The nature of the quadratic radical, what is the quadratic radical nature?

The application of the quadratic radical formula is mainly reflected in two aspects: the use of important ideas and methods from special to general, and then from general to special, to solve some exploratory problems of laws; The quadratic radical formula is used to solve the problem of length and height calculation, and some length or height is obtained according to the known quantity, or the scheme of material saving is designed, as well as the splicing and segmentation of the figure. This process requires the use of quadratic root calculations, which is actually simplification of evaluation.

Is there a difference between a quadratic root and an arithmetic square root?

The first and second radicals are an algebraic formula, while the arithmetic flat root is an operation.

Second, the quadratic radical formula is richer than the square root of arithmetic.

3. Quadratic radicals must have a root number, while arithmetic square roots do not necessarily have a root number.

Fourth, quadratic radicals can be regarded as arithmetic square roots, and the arithmetic square roots represented by root numbers are also quadratic radicals.

i.Definition and Concept of Quadratic Radicals: 1. Definition: In general, an algebraic expression of the form ā(a 0) is called a quadratic radical. When a 0, a is the square root of the arithmetic of a, 0=0

2. Concept: The formula ā(a 0) is called a quadratic radical. āa 0) is a non-negative number. ii.The simple properties and geometric significance of the quadratic radical ā in this paragraph 1)a 0 ; 0 [ Double non-negativity ]

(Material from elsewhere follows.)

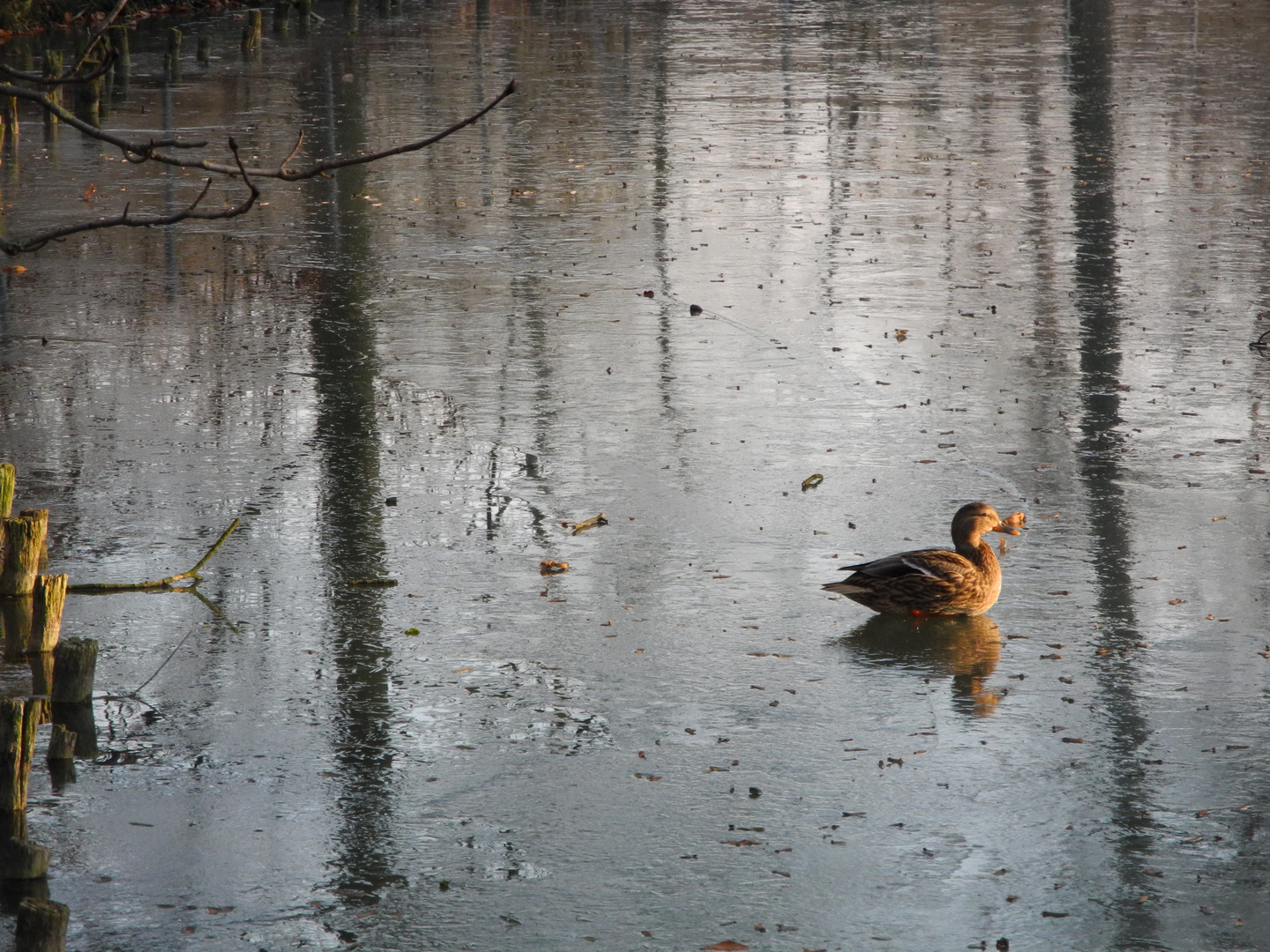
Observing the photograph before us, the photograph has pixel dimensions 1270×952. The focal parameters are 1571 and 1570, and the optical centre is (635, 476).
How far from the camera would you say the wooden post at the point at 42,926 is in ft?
12.6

2) ( 2=a (a 0) [any non-negative number can be written as the form of a number squared].

3) a 2 + b 2) denotes the distance between two points between planes, i.e., the Pythagorean theorem inference. iii.The nature of the quadratic radical and the simplest quadratic radical This paragraph 1) Simplification of the quadratic radical ā.

a(a≥0）

|a|={a(a＜0)

2) The square root of the product and the square root of the quotient.

ab=√a·√b（a≥0，b≥0）

a/b=√a /√b（a≥0，b>0）

3) The simplest quadratic radical.

Conditions: 1) The factor of the open square number is an integer or letter, and the factor is an integer;

2) The number of squares to be opened does not contain factors or factors that can be converted into squares or squares.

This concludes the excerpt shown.